Excerpted passage:
* * * * * * * * *

The present photogram was one of only eight photograms Moholy chose to reproduce in 60 Fotos, the definitive anthology of his own photographic work, published in Berlin in 1930. The photograms are interspersed throughout the volume, each reproduced on one page of a double-page spread. The seven other photograms are paired with a Moholy photograph or photoplastik on the facing page. A photogram with a circle and curving shapes (Haus, pl. 133), for instance, is paired with the photoplastik 'Jealousy.' A very early photogram of collage-like elements is paired with Moholy's negative photograph of a cat. The photogram offered here, however, is the only photogram in the volume that is paired with another photogram, and in this instance, the facing photogram is significant: a 'self-portrait' photogram of Moholy himself, titled 'Moholy legt seinen Kopf auf lichtempfindliches Papier' ('Moholy lays his head on sensitive paper') (see illustration on page ___).
It is believed that the 60 photographs, photograms, and photoplastiks which comprise the 60 Fotos volume were selected from the larger group of 97 Moholy images that were shown in a special room at the Film und Foto exhibition at Stuttgart in 1929. If so, it is possible that the photogram offered here was the actual object included in the exhibition. The photogram offered here is almost certainly the actual object that was used for reproduction in the 60 Fotos volume: the vertical reduction notation of '16.3' [cm] marked on the reverse, in pencil, corresponds to the vertical length of the reproduction of this image on the 60 Fotos page.

* * * * * * * * *

Work to do:
Can you pick up the passage on the Moholy photogram in 60 Fotos and carry it on from its final sentence? The listing isn't needed for this work.

Available data:
* * * * * * * * *

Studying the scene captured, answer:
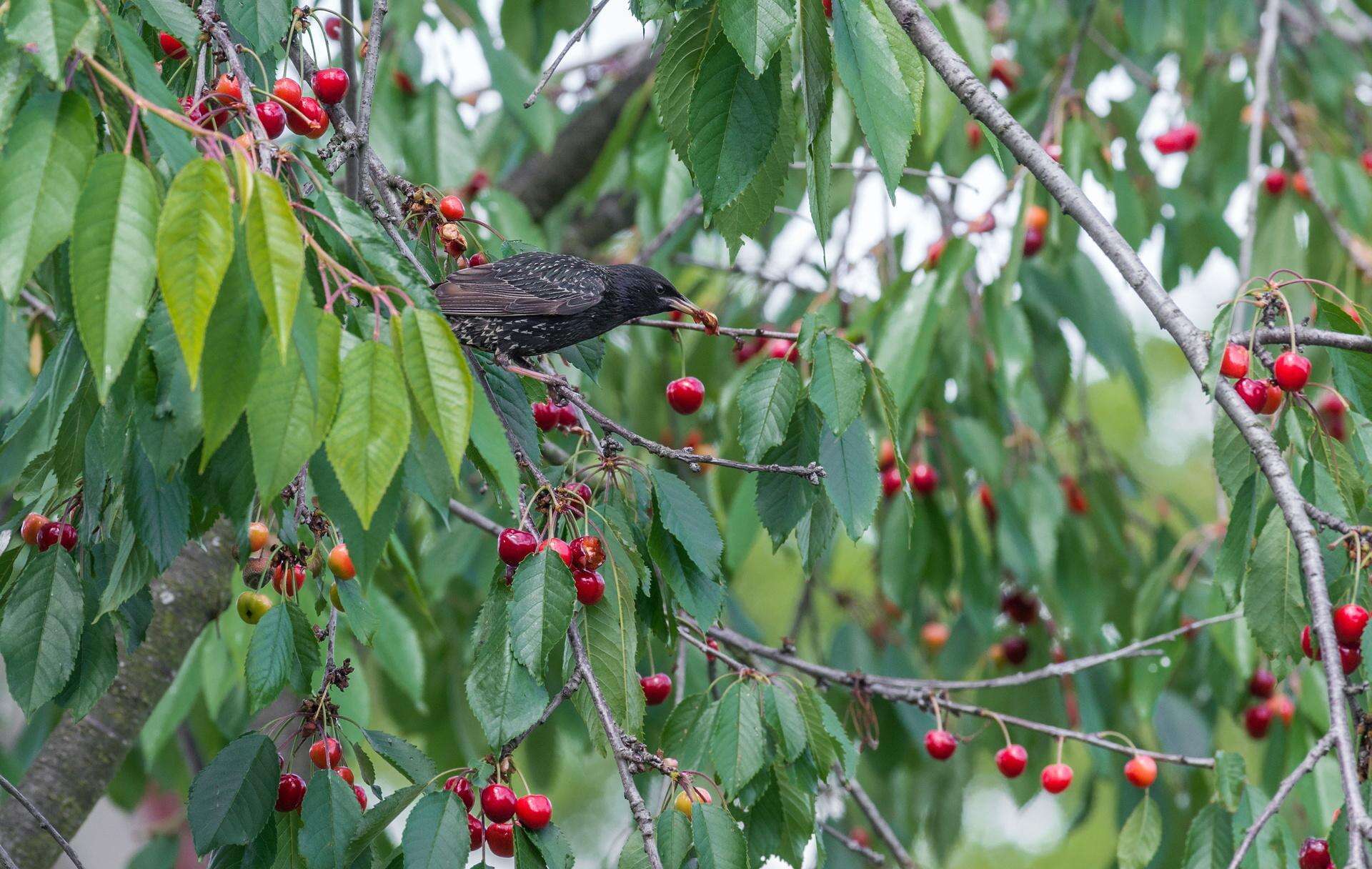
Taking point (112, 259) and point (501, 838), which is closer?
point (112, 259)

* * * * * * * * *

Exercise result:
Moholy's instructions to the engraver are clearly marked on the reverse, and correspond diagrammatically to areas on the recto of the image. Moholy asks that a spot near the center be removed?'weg!' ('out!' or 'off!'); and that a minor line or scratch, extending from the top edge, also be taken away?'linie weg' ('Line out'). The photographer has also instructed that a spot on the square shape at the top of the diagonal be re-touched: 'diesen fleck mit weiss wegretuschieren' ('touch out this spot with white ink'). In the reproduction of the present photogram in the 60 Fotos volume, one can just ascertain the area that has been touched with white ink. Another example of Moholy's instructions to a printer, on the reverse of the photogram Diagram of Forces, is reproduced in Rice and Steadman, p. 35, where Moholy writes 'for the cut maker: please print it hard so that you get some white.'
The object used in the photogram is likely to have been a three-dimensional construction made by one of the Dessau Bauhaus students. Several scholars have pointed in particular to a suspended plastic sculpture of intersecting planes and cubes created in 1924 by the student Irmgard Sörenson-Popitz. This was used as an illustration by Moholy in his Von Material zu Archiketur (Munich, 1929), published in English as The New Vision (e.g., Neusüss and Heyne, p. 173, cat. entry 82; and Hight, Picturing Modernism, p. 85). As Neusüss and Heyne have commented, the sculpture itself could not float entirely in space, but was of necessity always attached to a wire or other hanging device. In his photograms, Moholy was able to free the object from its moorings, and have it exist completely within the photographic space. In addition to the photogram offered here, several photograms used this, or a similar, hanging construction, as the essential compositional device; among them are three in the Museum Folkwang, Essen, reproduced in Neusüss and Heyne, pls. 47, 48, and 49; and one in a private collection, reproduced in Rice and Steadman, p. 42.
In his introduction to the 60 Fotos volume, Franz Roh warned the reader not to judge the subtle qualities of a photogram by the reproduction offered in a book. The complexities of the photogram process, he wrote, produce results that
'appear like weird spheres of light, often of marvelous transparency, that seem to penetrate space. Sublime gradations, from gleaming white through a thousand shades of grey down to the deepest black, can be produced thus. And by intersection either extreme nearness or the most distant distance is suggested. One must not judge results of photography by the cliché-productions in books. One must have had the original pictures in hand (as in art), for the best reproduction loses some of the preciseness which is decisive.'
The photogram offered here is proof positive of Roh's cautionary words. The subtleties of this original object in particular defy reproduction, with slender layers of tone and shadows of movement that exemplify the best of all photogram work.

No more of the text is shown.